[DATA TO PROCESS]
■ ■ ■ ■ ■
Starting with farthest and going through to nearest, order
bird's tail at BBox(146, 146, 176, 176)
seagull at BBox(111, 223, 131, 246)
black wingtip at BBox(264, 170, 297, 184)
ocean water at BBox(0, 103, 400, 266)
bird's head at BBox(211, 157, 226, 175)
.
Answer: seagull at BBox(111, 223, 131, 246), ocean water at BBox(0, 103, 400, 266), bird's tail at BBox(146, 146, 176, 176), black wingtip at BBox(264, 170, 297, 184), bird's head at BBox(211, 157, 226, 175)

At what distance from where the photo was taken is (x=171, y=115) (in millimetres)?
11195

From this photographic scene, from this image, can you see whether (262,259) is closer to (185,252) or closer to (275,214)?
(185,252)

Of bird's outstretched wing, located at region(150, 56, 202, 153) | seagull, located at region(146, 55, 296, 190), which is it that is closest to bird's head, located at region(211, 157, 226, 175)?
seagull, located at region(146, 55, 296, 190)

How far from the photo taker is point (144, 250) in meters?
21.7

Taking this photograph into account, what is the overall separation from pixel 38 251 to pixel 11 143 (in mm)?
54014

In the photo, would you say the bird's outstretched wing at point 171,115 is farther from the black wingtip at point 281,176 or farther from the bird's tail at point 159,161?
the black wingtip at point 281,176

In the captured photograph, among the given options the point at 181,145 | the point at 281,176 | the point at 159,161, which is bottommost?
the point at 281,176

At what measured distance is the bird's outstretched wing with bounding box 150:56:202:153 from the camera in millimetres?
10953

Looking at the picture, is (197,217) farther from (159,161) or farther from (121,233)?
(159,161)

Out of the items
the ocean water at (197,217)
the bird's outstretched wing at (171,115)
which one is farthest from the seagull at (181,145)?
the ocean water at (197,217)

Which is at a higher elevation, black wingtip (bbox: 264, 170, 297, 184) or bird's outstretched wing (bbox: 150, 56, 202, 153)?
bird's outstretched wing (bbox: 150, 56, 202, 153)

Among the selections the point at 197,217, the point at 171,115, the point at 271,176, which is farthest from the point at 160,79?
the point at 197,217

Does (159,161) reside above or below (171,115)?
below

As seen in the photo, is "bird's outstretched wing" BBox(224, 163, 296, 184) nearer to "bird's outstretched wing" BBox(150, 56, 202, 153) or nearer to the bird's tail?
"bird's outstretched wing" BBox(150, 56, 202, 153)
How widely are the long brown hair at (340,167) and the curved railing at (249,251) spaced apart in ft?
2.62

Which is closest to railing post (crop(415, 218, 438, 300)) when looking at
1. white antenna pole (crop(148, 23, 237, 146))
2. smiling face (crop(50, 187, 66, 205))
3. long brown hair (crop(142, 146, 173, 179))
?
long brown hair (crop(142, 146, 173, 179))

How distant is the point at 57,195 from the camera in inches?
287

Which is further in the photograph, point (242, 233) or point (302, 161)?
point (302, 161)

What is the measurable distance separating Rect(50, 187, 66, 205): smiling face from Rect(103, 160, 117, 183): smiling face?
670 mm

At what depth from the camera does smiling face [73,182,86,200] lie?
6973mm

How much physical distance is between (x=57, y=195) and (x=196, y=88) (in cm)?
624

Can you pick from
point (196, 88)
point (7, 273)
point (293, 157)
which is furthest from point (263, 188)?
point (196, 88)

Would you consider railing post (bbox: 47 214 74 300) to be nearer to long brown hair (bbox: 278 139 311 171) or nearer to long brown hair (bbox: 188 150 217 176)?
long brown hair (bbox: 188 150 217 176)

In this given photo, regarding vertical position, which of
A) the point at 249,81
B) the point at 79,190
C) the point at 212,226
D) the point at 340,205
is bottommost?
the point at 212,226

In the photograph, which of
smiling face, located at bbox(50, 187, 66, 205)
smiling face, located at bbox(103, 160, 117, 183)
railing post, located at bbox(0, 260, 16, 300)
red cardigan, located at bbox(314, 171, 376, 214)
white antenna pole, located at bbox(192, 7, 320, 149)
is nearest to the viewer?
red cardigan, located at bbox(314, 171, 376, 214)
■ ■ ■ ■ ■
Only the lines from the one that contains "At what depth" to the end of the entries above should be given again, exactly and in full.

[SOLVED EXERCISE]
At what depth from the camera does smiling face [73,182,86,200] lie?
6973mm

How much physical distance is between (x=57, y=195) and (x=196, y=88) (in cm)?
624

Can you pick from
point (196, 88)
point (7, 273)
point (293, 157)
which is furthest from point (263, 188)?
point (196, 88)

Would you consider railing post (bbox: 47 214 74 300) to be nearer to long brown hair (bbox: 278 139 311 171) or nearer to long brown hair (bbox: 188 150 217 176)?
long brown hair (bbox: 188 150 217 176)

In this given photo, regarding vertical position, which of
A) the point at 249,81
B) the point at 79,190
C) the point at 212,226
D) the point at 340,205
is bottommost?
the point at 212,226

In the photograph, which of
smiling face, located at bbox(50, 187, 66, 205)
smiling face, located at bbox(103, 160, 117, 183)
railing post, located at bbox(0, 260, 16, 300)
red cardigan, located at bbox(314, 171, 376, 214)
white antenna pole, located at bbox(192, 7, 320, 149)
is nearest to the viewer?
red cardigan, located at bbox(314, 171, 376, 214)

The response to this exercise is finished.